» INSTRUCTIONS TO FOLLOW
Present every line of the material below as a Markdown table with the columns "Row" and "Line", omitting blank lines and the pictures.

(Quantitative chart reasoning data)
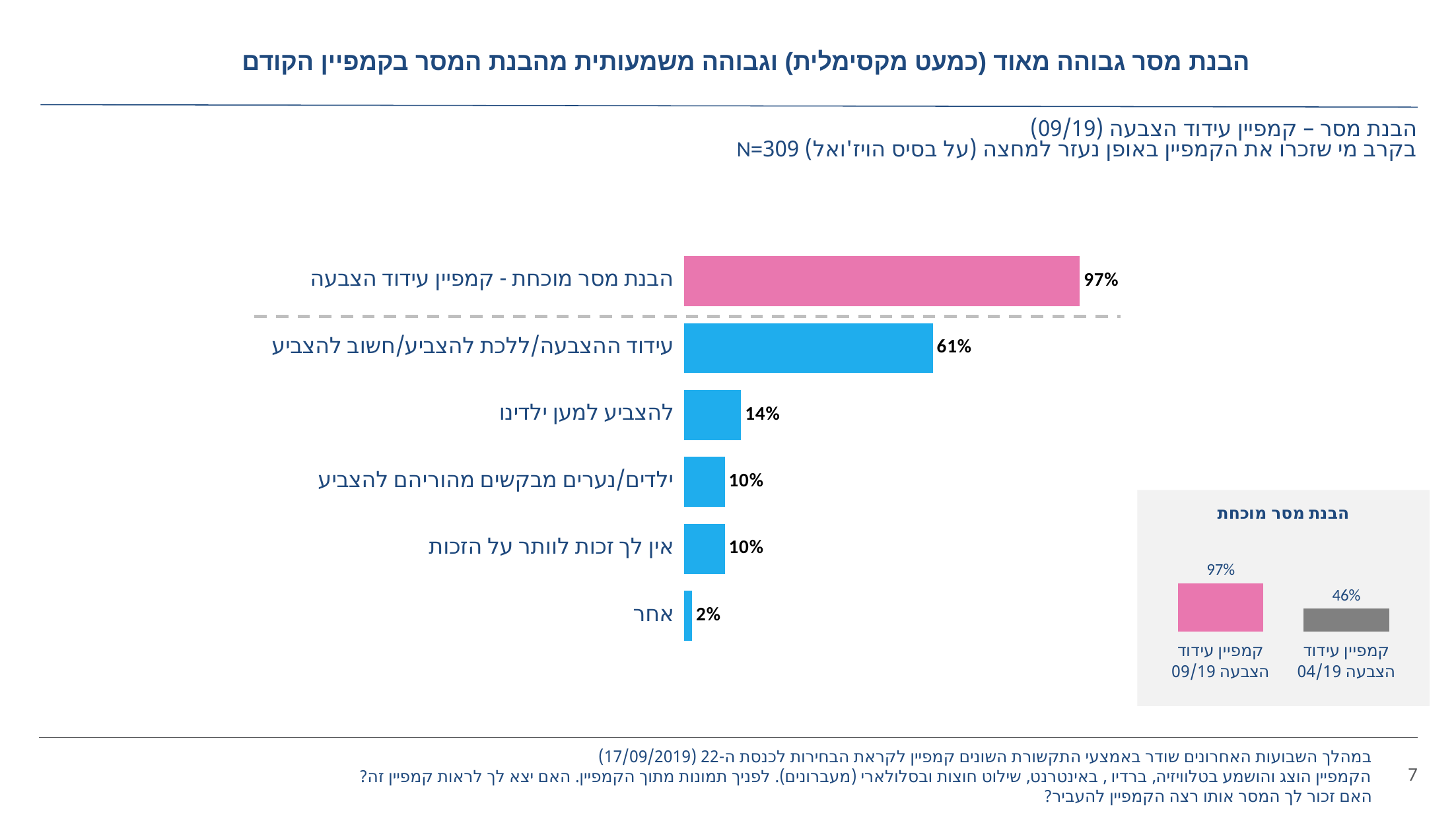
In the main bar chart, which is larger: "להצביע למען ילדינו" or "ילדים/נערים מבקשים מהוריהם להצביע"? להצביע למען ילדינו In the main bar chart, what is the value for "עידוד ההצבעה/ללכת להצביע/חשוב להצביע"? 61% In the small inset chart at the bottom right, what is the value for "קמפיין עידוד הצבעה 04/19"? 46% How many categories are shown in the main bar chart? 6 In the main bar chart, which category has the highest value? הבנת מסר מוכחת - קמפיין עידוד הצבעה In the main bar chart, what is the difference between "הבנת מסר מוכחת - קמפיין עידוד הצבעה" and "עידוד ההצבעה/ללכת להצביע/חשוב להצביע"? 36% What is the title of the small inset chart at the bottom right? הבנת מסר מוכחת What type of chart is the main chart on the slide? Bar chart In the main bar chart, what is the value for "אחר"? 2% In the main bar chart, which category has the lowest value? אחר In the small inset chart at the bottom right, what is the difference between the 09/19 campaign and the 04/19 campaign? 51% In the main bar chart, what is the value for "להצביע למען ילדינו"? 14%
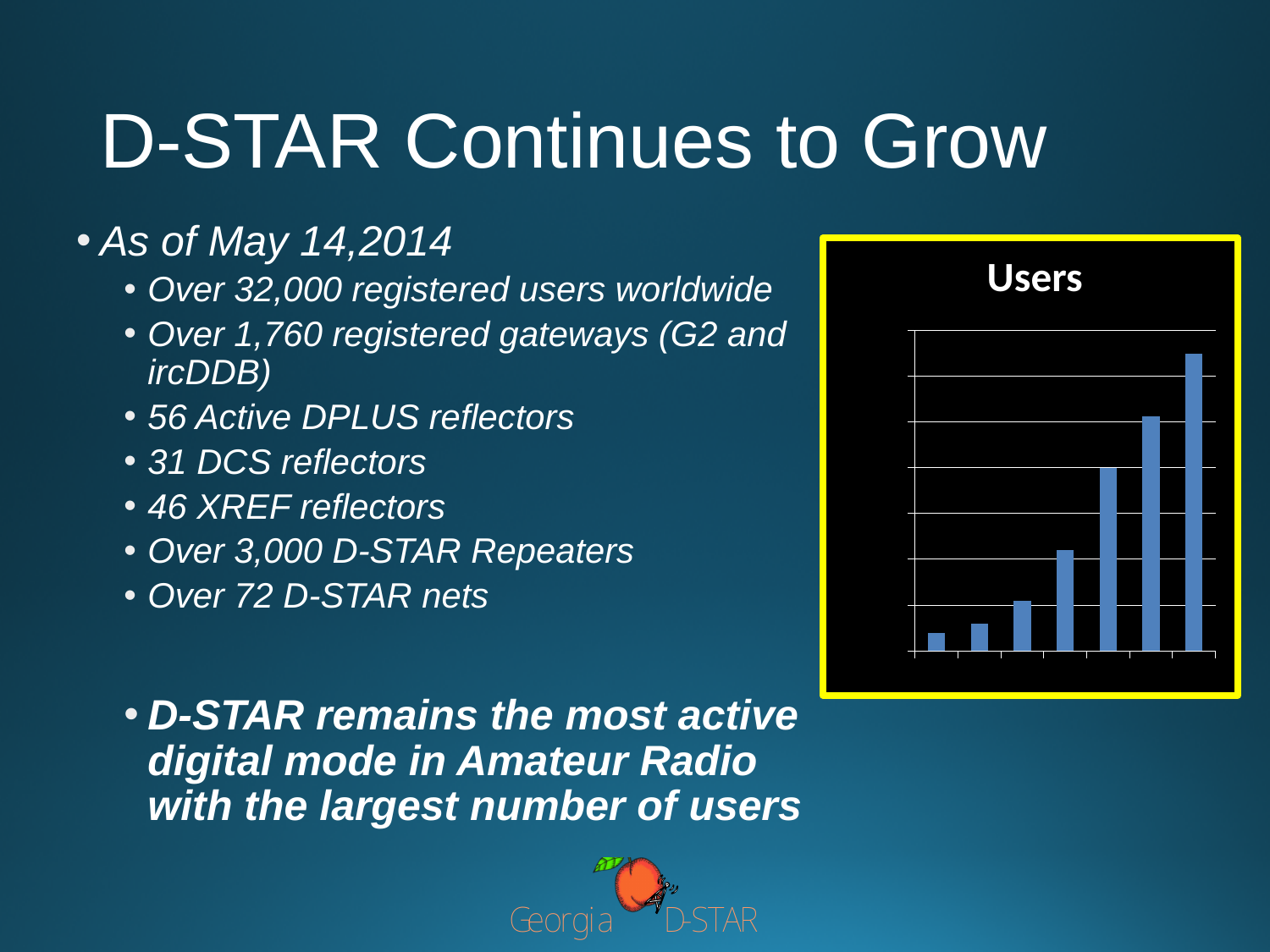
Which bar in the Users chart is the shortest? the leftmost bar Which bar in the Users chart is the tallest? the rightmost bar What colour are the bars in the Users chart? blue Do the values in the Users chart rise or fall from left to right? rise In the Users chart, is the rightmost bar taller or shorter than the leftmost bar? taller How many bars does the Users chart contain? 7 In the Users chart, is the fourth bar from the left taller or shorter than the fifth bar from the left? shorter What kind of chart is shown on the slide? bar chart Are the bars in the Users chart vertical or horizontal? vertical What is the title of the chart on the slide? Users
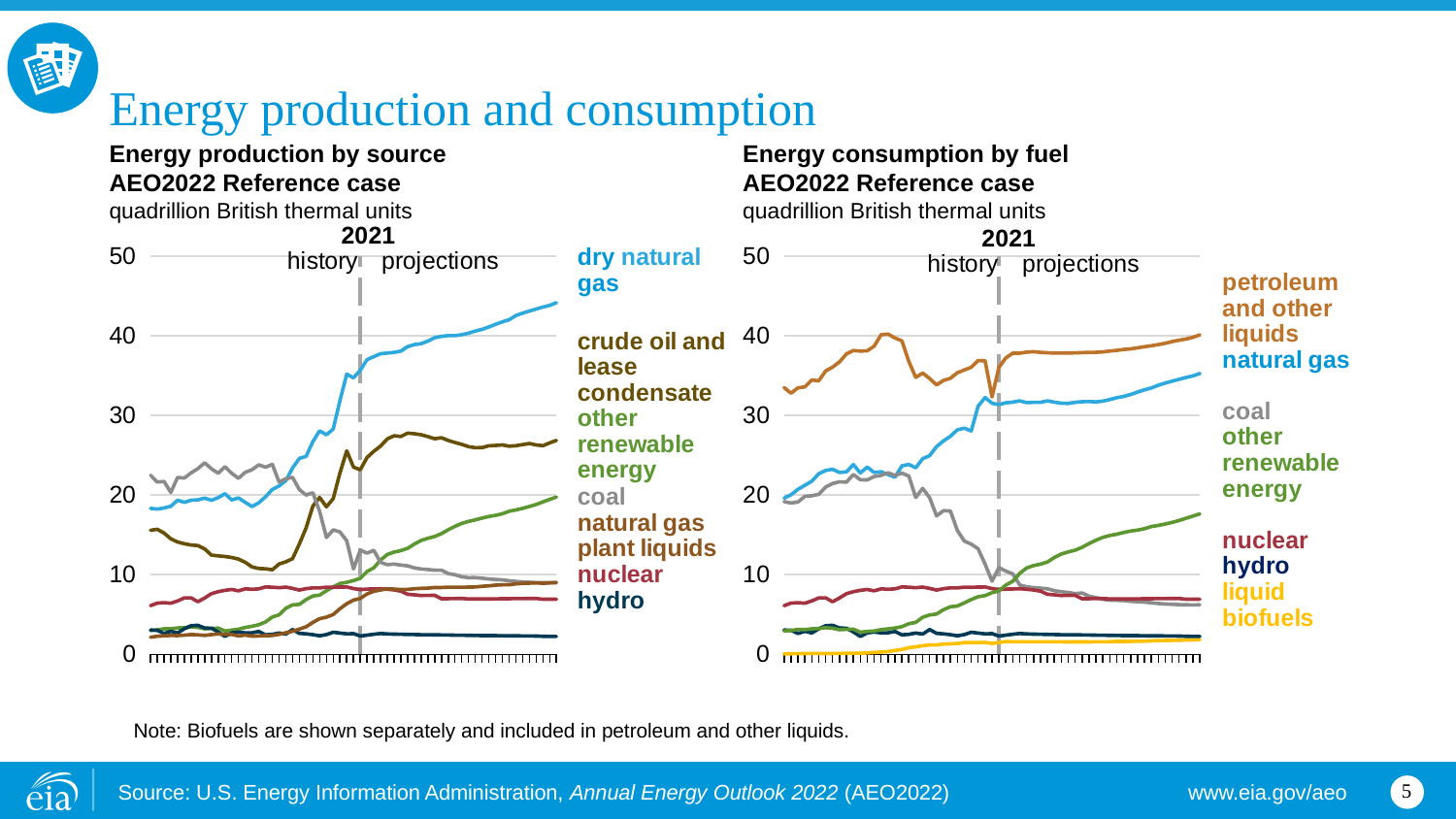
What unit is used on the y axis of both charts? quadrillion British thermal units In the 'Energy consumption by fuel' chart, which fuel has the lowest value at the end of the projection period? liquid biofuels In the 'Energy production by source' chart, is the value for dry natural gas at the end of the projection period greater or less than 40? greater In the 'Energy production by source' chart, which source has the highest value at the end of the projection period? dry natural gas How many series does the legend of the 'Energy production by source' chart list? 7 How many series does the legend of the 'Energy consumption by fuel' chart list? 7 In the 'Energy production by source' chart, is the value for crude oil and lease condensate at the end of the projection period greater or less than 30? less In the 'Energy production by source' chart, which source has the lowest value at the end of the projection period? hydro In the 'Energy consumption by fuel' chart, is the value for natural gas at the end of the projection period greater or less than 30? greater In the 'Energy consumption by fuel' chart, does coal consumption rise or fall over the projection period? fall In the 'Energy consumption by fuel' chart, which fuel has the highest value at the end of the projection period? petroleum and other liquids What kind of chart is the 'Energy production by source' chart on the left? line chart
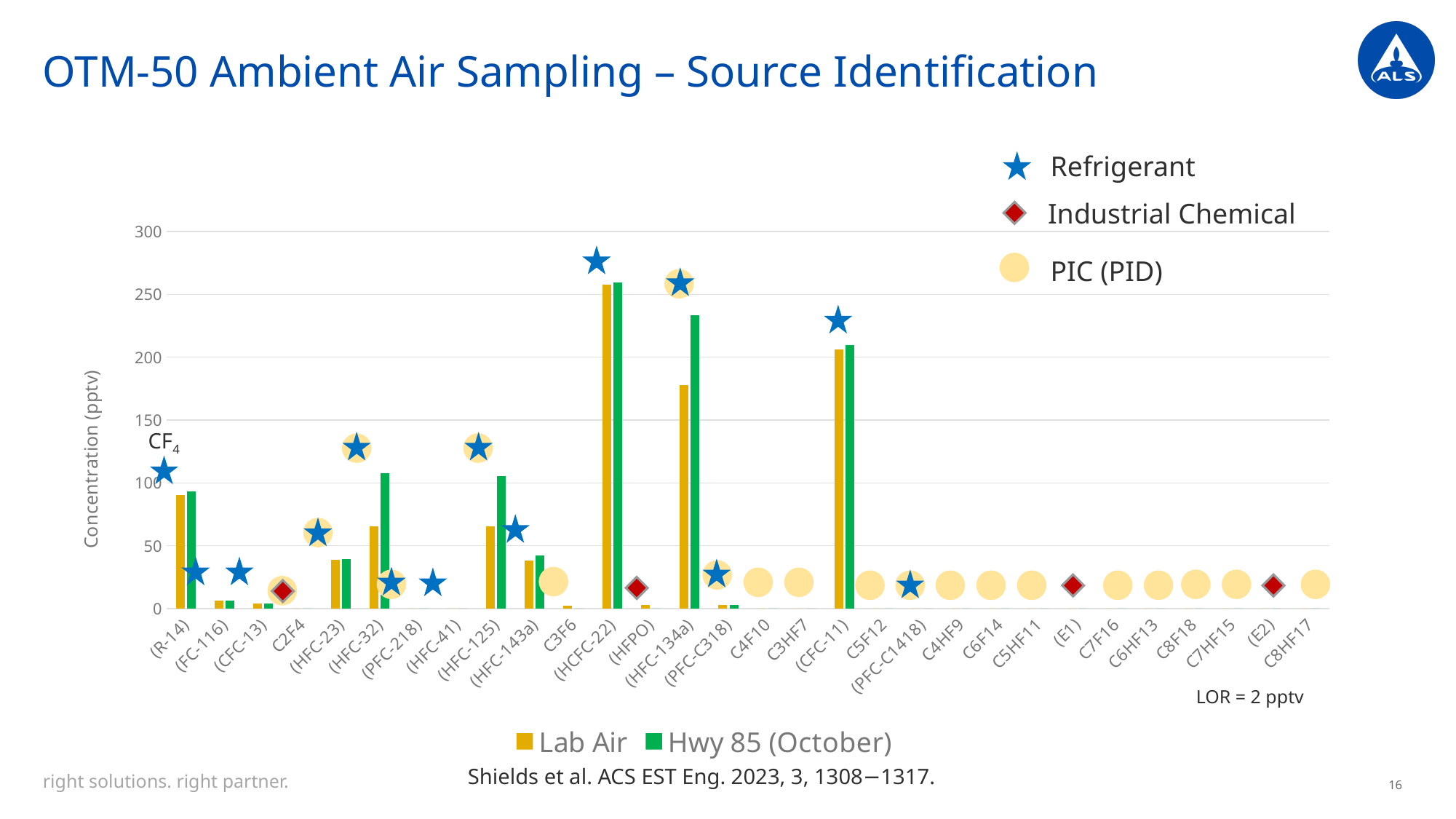
Which compound has the highest Hwy 85 (October) concentration? (HCFC-22) Which compound has the highest Lab Air concentration? (HCFC-22) Is the Lab Air value for (R-14) greater or less than 100? less Is the Hwy 85 (October) value for (HFC-32) greater or less than 50? greater What limit of reporting (LOR) is stated on the slide? LOR = 2 pptv What kind of chart is shown on the slide? bar chart How many series does the chart legend list? 2 For (HFC-32), which series has the larger value, Lab Air or Hwy 85 (October)? Hwy 85 (October) For (HFC-134a), which series has the larger value, Lab Air or Hwy 85 (October)? Hwy 85 (October) Is the Hwy 85 (October) value for (HFC-134a) greater or less than 200? greater What is the label of the vertical axis? Concentration (pptv)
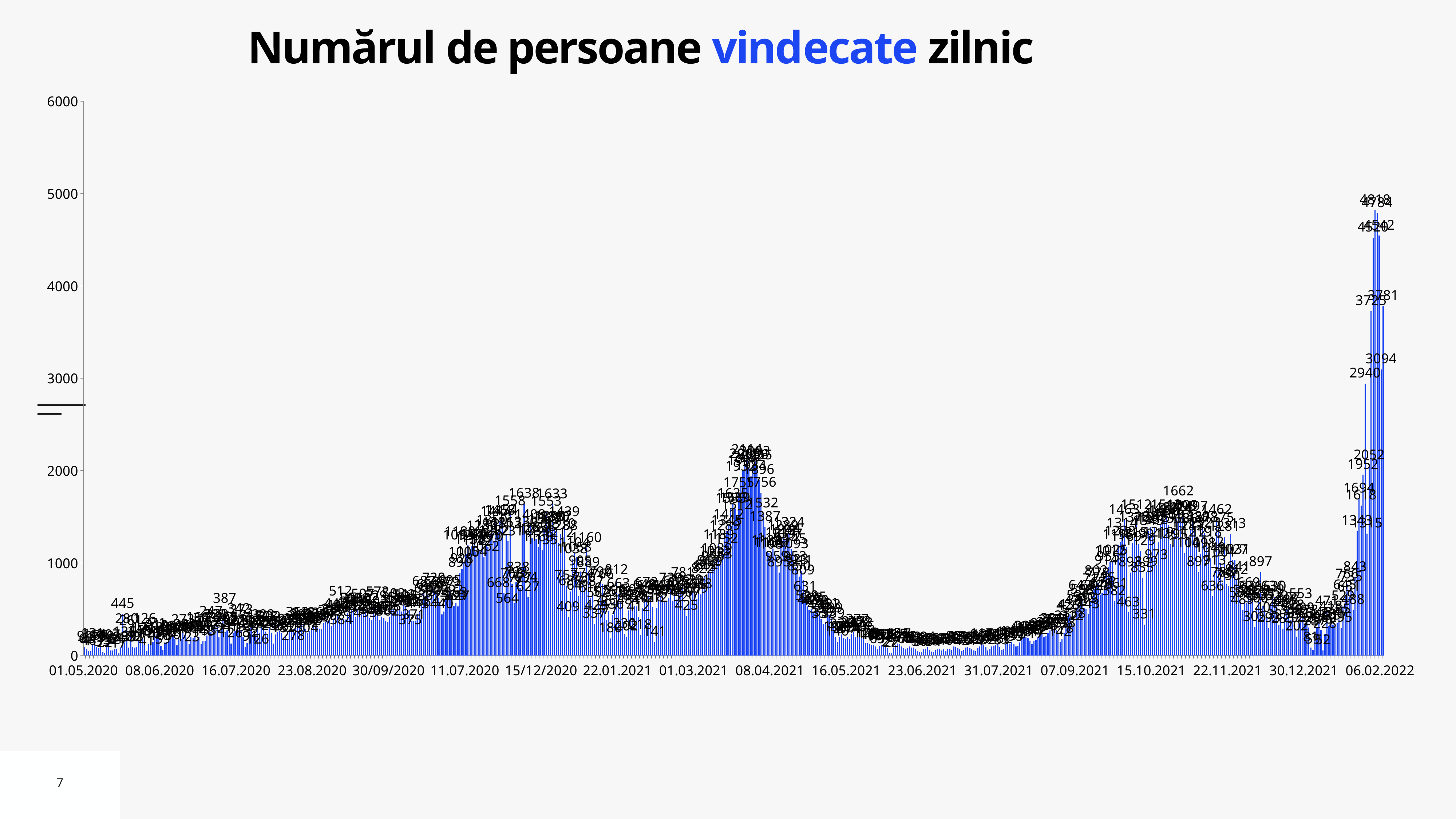
What is the last date label on the horizontal axis? 06.02.2022 Which peak is higher: the one around 08.04.2021 or the one around 15.12.2020? 08.04.2021 Do the values generally rise or fall between 16.05.2021 and 23.06.2021? fall What is the title of the chart? Numărul de persoane vindecate zilnic Are the bars around 23.06.2021 greater or less than 1000? less Do the values generally rise or fall between 30.12.2021 and 06.02.2022? rise Around which date label on the horizontal axis do the tallest bars of the whole chart appear? 06.02.2022 What is the first date label on the horizontal axis? 01.05.2020 What is the highest value shown on the vertical axis? 6000 Are the highest bars around 08.04.2021 greater or less than 2000? greater Is the tallest bar in the chart greater or less than 4000? greater What kind of chart is shown on the slide? bar chart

» RESULT OF THE EXERCISE
| Row | Line |
|---|---|
| 1 | In the main bar chart, which is larger: "להצביע למען ילדינו" or "ילדים/נערים מבקשים מהוריהם להצביע"? להצביע למען ילדינו In the main bar chart, what is the value for "עידוד ההצבעה/ללכת להצביע/חשוב להצביע"? 61% In the small inset chart at the bottom right, what is the value for "קמפיין עידוד הצבעה 04/19"? 46% How many categories are shown in the main bar chart? 6 In the main bar chart, which category has the highest value? הבנת מסר מוכחת - קמפיין עידוד הצבעה In the main bar chart, what is the difference between "הבנת מסר מוכחת - קמפיין עידוד הצבעה" and "עידוד ההצבעה/ללכת להצביע/חשוב להצביע"? 36% What is the title of the small inset chart at the bottom right? הבנת מסר מוכחת What type of chart is the main chart on the slide? Bar chart In the main bar chart, what is the value for "אחר"? 2% In the main bar chart, which category has the lowest value? אחר In the small inset chart at the bottom right, what is the difference between the 09/19 campaign and the 04/19 campaign? 51% In the main bar chart, what is the value for "להצביע למען ילדינו"? 14% |
| 2 | Which bar in the Users chart is the shortest? the leftmost bar Which bar in the Users chart is the tallest? the rightmost bar What colour are the bars in the Users chart? blue Do the values in the Users chart rise or fall from left to right? rise In the Users chart, is the rightmost bar taller or shorter than the leftmost bar? taller How many bars does the Users chart contain? 7 In the Users chart, is the fourth bar from the left taller or shorter than the fifth bar from the left? shorter What kind of chart is shown on the slide? bar chart Are the bars in the Users chart vertical or horizontal? vertical What is the title of the chart on the slide? Users |
| 3 | What unit is used on the y axis of both charts? quadrillion British thermal units In the 'Energy consumption by fuel' chart, which fuel has the lowest value at the end of the projection period? liquid biofuels In the 'Energy production by source' chart, is the value for dry natural gas at the end of the projection period greater or less than 40? greater In the 'Energy production by source' chart, which source has the highest value at the end of the projection period? dry natural gas How many series does the legend of the 'Energy production by source' chart list? 7 How many series does the legend of the 'Energy consumption by fuel' chart list? 7 In the 'Energy production by source' chart, is the value for crude oil and lease condensate at the end of the projection period greater or less than 30? less In the 'Energy production by source' chart, which source has the lowest value at the end of the projection period? hydro In the 'Energy consumption by fuel' chart, is the value for natural gas at the end of the projection period greater or less than 30? greater In the 'Energy consumption by fuel' chart, does coal consumption rise or fall over the projection period? fall In the 'Energy consumption by fuel' chart, which fuel has the highest value at the end of the projection period? petroleum and other liquids What kind of chart is the 'Energy production by source' chart on the left? line chart |
| 4 | Which compound has the highest Hwy 85 (October) concentration? (HCFC-22) Which compound has the highest Lab Air concentration? (HCFC-22) Is the Lab Air value for (R-14) greater or less than 100? less Is the Hwy 85 (October) value for (HFC-32) greater or less than 50? greater What limit of reporting (LOR) is stated on the slide? LOR = 2 pptv What kind of chart is shown on the slide? bar chart How many series does the chart legend list? 2 For (HFC-32), which series has the larger value, Lab Air or Hwy 85 (October)? Hwy 85 (October) For (HFC-134a), which series has the larger value, Lab Air or Hwy 85 (October)? Hwy 85 (October) Is the Hwy 85 (October) value for (HFC-134a) greater or less than 200? greater What is the label of the vertical axis? Concentration (pptv) |
| 5 | What is the last date label on the horizontal axis? 06.02.2022 Which peak is higher: the one around 08.04.2021 or the one around 15.12.2020? 08.04.2021 Do the values generally rise or fall between 16.05.2021 and 23.06.2021? fall What is the title of the chart? Numărul de persoane vindecate zilnic Are the bars around 23.06.2021 greater or less than 1000? less Do the values generally rise or fall between 30.12.2021 and 06.02.2022? rise Around which date label on the horizontal axis do the tallest bars of the whole chart appear? 06.02.2022 What is the first date label on the horizontal axis? 01.05.2020 What is the highest value shown on the vertical axis? 6000 Are the highest bars around 08.04.2021 greater or less than 2000? greater Is the tallest bar in the chart greater or less than 4000? greater What kind of chart is shown on the slide? bar chart |